A Frolic of His Own
- First edition cover
- Author: William Gaddis
- Language: English
- Genre: Novel
- Published: 1994 (Poseidon Press)
- Publication place: United States
- Media type: Print (hardback & paperback)
- Pages: 592 pages (hard) 512 pages (paper)
- ISBN: 0-671-66984-2
- OCLC: 28505092
- Dewey Decimal: 813/.54 20
- LC Class: PS3557.A28 F76 1994

= A Frolic of His Own =

1994 novel by William Gaddis

A Frolic of His Own is a book by William Gaddis, published by Poseidon Press in 1994. It was his fourth and final novel published during his lifetime. It won his second U.S. National Book Award for Fiction.

==Title==
The title is from a judicial decision about vicarious liability in Joel v. Morison.

==Plot==

Justice? – You get justice in the next world, in this world you have the law.
— A Frolic of His Own, Opening line

Oscar Crease is hospitalized after a car accident. He had short-circuited the ignition of his car while standing in front of it, and the driverless car then drove over him. His stepsister Christina and her lawyer husband Harry Lutz visit him and bring him the legal opinion prepared by his father, a circuit judge, concerning the case of Szyrk v. the Village of Tatamount et al. This case concerns a situation where a dog became entrapped by a steel sculpture created by Mr. Szyrk. To free the dog a destructive procedure has to be performed on the sculpture, but the sculptor tries to prevent this and is granted a preliminary injunction by the judge.

Back at home in the Hamptons, Oscar is recovering. He is trying to build a legal case against the movie producer Constantine Kiester and his associates who he asserts have infringed upon his copyright of his unpublished play. Both the play and the movie describe an event during the Civil War, where Oscar's grandfather, later to be a judge on the Holmes court, hired two substitutes to fight for him, one for the South, the other for the North. At the battle of Antietam they meet, fight and kill each other.

Oscar engages a lawyer, Harold Basie, and reads pieces of his script to show him similarities, although he had not seen the movie. Basie takes the case, while the defendants happen to use Harry Lutz's legal firm to represent them. A deposition is taken and Oscar is examined. A settlement is offered, but he rejects it and proceeds with his suit. After losing the trial, he goes into the appeal process.

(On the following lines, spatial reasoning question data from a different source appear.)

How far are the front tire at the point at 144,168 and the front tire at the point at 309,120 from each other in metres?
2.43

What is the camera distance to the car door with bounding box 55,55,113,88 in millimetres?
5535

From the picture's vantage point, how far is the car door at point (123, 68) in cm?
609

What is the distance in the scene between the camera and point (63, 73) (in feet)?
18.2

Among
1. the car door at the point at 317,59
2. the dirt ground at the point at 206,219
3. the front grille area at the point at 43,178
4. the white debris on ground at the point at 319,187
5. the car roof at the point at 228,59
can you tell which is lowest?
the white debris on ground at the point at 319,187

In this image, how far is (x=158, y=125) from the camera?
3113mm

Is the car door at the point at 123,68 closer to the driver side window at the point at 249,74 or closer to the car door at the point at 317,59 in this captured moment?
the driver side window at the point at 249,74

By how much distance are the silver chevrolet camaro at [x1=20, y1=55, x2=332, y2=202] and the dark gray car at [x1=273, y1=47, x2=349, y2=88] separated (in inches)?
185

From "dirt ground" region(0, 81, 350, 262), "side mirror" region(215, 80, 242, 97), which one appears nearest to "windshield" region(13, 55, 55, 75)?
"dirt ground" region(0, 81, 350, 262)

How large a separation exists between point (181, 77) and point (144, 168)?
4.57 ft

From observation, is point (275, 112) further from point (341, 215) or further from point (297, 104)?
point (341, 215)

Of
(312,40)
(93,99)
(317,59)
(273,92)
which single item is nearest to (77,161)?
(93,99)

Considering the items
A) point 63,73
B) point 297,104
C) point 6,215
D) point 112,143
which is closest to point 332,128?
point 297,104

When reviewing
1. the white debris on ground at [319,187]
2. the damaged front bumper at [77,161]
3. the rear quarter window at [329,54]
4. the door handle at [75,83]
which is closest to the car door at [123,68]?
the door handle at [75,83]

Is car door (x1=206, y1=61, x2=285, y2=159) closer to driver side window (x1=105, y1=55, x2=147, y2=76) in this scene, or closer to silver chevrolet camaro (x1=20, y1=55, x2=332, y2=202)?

Oscar is cared for by his stepsister Christina and his girlfriend Lily and is visited by Trish and "Jerry," i.e., Jawaharlal Madhar Pai, the lawyer who had conducted the deposition. Jerry and Oscar discuss his play at length. In the appeal process, Oscar wins his case against the movie makers, and believes he will get millions. His father, a judge, had helped by writing a legal brief. He dies before Oscar can thank him, and his clerk visits Oscar.

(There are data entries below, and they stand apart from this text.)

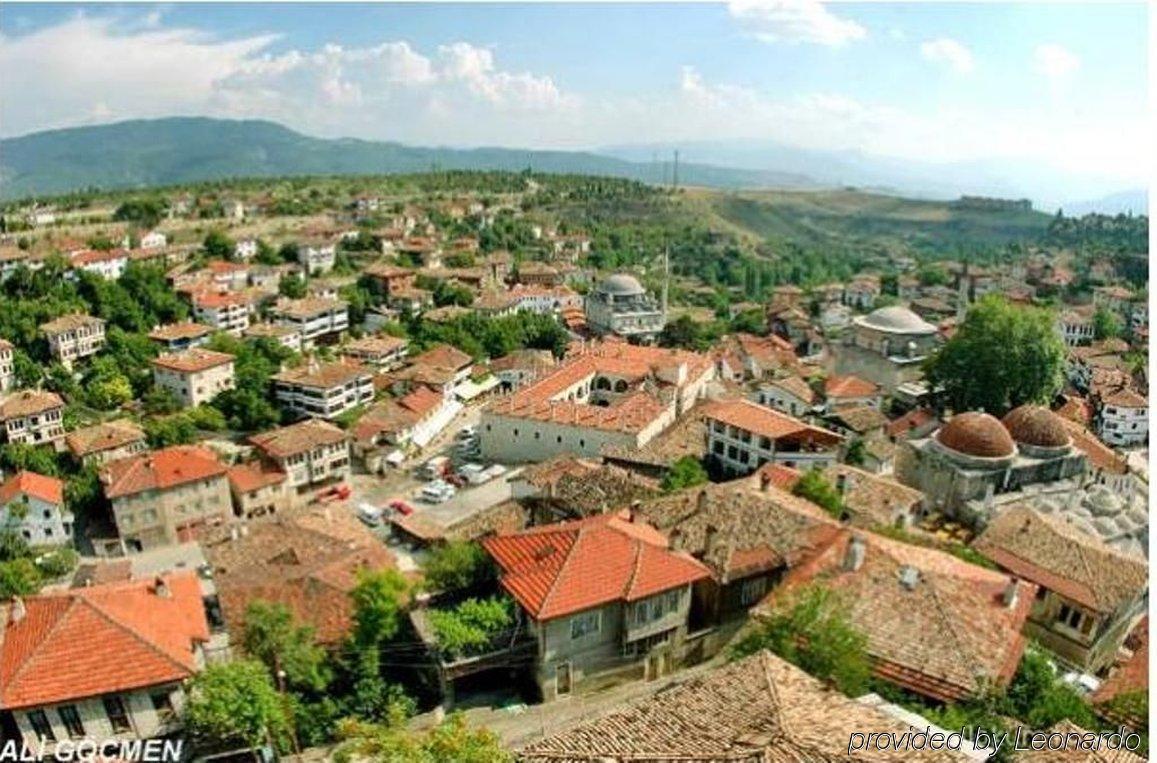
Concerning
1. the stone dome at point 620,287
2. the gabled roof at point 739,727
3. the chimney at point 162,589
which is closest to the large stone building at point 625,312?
the stone dome at point 620,287

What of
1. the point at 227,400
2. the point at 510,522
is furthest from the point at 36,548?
the point at 510,522

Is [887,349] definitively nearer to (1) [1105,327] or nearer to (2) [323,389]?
(1) [1105,327]

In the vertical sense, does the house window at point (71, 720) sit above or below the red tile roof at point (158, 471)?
above

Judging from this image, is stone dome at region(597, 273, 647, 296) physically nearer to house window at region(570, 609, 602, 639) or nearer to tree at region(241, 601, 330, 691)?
house window at region(570, 609, 602, 639)

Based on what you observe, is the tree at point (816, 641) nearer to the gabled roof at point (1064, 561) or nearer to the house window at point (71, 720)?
the gabled roof at point (1064, 561)

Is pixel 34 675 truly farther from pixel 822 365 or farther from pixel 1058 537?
pixel 822 365

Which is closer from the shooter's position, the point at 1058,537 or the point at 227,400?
the point at 1058,537

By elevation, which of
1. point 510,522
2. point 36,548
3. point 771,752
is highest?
point 771,752

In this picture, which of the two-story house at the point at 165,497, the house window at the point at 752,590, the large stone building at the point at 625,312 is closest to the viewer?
the house window at the point at 752,590
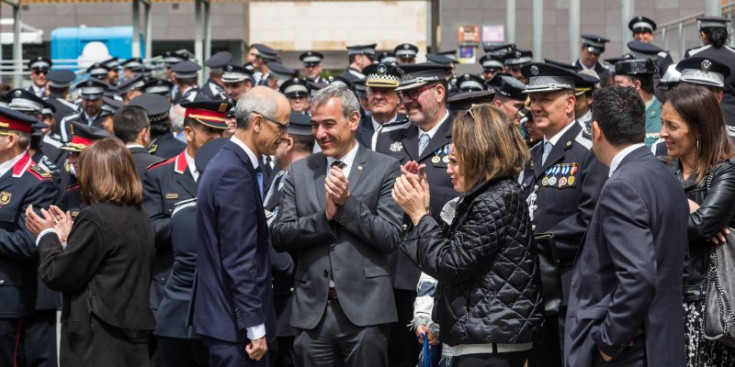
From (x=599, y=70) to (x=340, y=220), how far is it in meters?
7.91

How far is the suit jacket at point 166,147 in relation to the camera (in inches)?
339

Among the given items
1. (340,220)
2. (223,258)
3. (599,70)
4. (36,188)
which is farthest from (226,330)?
(599,70)

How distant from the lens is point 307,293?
6.20m

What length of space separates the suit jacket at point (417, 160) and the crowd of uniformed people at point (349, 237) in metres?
0.01

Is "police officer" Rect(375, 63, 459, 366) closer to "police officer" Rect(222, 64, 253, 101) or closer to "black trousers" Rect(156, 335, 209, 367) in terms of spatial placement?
"black trousers" Rect(156, 335, 209, 367)

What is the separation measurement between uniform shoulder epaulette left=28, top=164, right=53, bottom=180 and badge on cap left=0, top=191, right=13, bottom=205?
0.24 meters

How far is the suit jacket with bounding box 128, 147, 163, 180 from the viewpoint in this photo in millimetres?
7635

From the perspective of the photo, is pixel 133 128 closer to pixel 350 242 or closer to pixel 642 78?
pixel 350 242

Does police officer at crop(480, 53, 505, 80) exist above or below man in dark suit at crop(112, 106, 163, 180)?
above

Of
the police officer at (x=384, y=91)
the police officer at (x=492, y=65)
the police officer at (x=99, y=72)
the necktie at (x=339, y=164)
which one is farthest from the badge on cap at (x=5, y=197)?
the police officer at (x=99, y=72)

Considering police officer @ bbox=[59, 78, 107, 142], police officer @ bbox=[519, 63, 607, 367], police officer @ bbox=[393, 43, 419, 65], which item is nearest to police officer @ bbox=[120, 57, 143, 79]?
police officer @ bbox=[59, 78, 107, 142]

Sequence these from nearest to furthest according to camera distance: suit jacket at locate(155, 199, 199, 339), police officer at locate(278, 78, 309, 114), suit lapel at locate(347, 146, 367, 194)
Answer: suit lapel at locate(347, 146, 367, 194) < suit jacket at locate(155, 199, 199, 339) < police officer at locate(278, 78, 309, 114)

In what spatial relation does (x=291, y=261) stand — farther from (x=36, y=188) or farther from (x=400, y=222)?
(x=36, y=188)

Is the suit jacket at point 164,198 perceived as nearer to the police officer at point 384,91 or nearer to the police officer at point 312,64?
the police officer at point 384,91
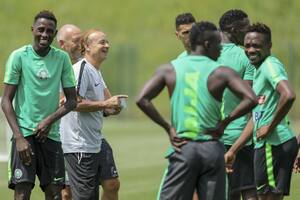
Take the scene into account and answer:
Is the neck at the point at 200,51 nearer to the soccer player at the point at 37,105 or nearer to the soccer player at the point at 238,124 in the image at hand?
the soccer player at the point at 238,124

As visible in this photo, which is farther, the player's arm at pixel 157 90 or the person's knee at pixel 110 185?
the person's knee at pixel 110 185

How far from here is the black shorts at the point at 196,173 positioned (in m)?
9.38

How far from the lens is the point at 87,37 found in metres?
12.5

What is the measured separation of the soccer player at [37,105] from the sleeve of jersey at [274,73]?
7.23 ft

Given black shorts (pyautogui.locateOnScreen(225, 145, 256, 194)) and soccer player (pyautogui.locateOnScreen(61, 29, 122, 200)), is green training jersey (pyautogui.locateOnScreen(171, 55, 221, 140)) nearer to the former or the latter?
black shorts (pyautogui.locateOnScreen(225, 145, 256, 194))

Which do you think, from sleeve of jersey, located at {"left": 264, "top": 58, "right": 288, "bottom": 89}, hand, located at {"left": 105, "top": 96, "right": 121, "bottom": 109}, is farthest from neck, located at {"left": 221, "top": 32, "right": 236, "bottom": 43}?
hand, located at {"left": 105, "top": 96, "right": 121, "bottom": 109}

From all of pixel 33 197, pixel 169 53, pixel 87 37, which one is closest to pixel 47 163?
pixel 87 37

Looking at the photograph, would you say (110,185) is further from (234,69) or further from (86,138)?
(234,69)

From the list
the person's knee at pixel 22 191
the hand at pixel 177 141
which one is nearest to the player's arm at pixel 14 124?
the person's knee at pixel 22 191

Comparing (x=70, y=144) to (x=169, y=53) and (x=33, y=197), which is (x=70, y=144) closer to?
(x=33, y=197)

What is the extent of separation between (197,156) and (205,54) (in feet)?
3.07

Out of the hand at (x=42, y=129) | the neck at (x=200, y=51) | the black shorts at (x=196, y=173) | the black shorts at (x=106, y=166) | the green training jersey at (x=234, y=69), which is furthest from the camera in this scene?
the black shorts at (x=106, y=166)

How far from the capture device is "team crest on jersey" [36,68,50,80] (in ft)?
37.2

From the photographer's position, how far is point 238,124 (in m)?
11.7
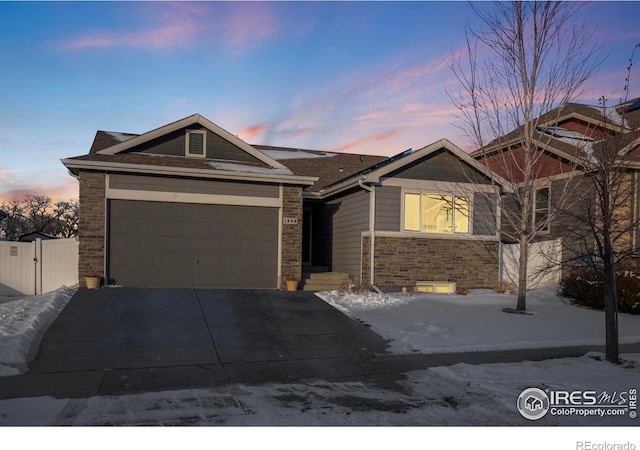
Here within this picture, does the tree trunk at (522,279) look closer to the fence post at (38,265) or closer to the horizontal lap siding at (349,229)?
the horizontal lap siding at (349,229)

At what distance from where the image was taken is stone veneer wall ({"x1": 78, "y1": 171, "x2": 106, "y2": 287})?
43.6 feet

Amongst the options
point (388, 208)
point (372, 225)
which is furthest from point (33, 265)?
point (388, 208)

Harry's health deteriorates from his work-related stress, barbiturate abuse, and self-neglect. He eventually dies. Christina expects to be the beneficiary of his life insurance, but it is discovered Harry's legal firm has made itself the beneficiary of his insurance. Oscar learns that "creative accounting" of the very successful movie results in a loss, so he will not see any money. The inheritance of Oscar's and Christina's father is burdened with expenses so that, in the end, they can just keep the house. Oscar becomes more and more childish.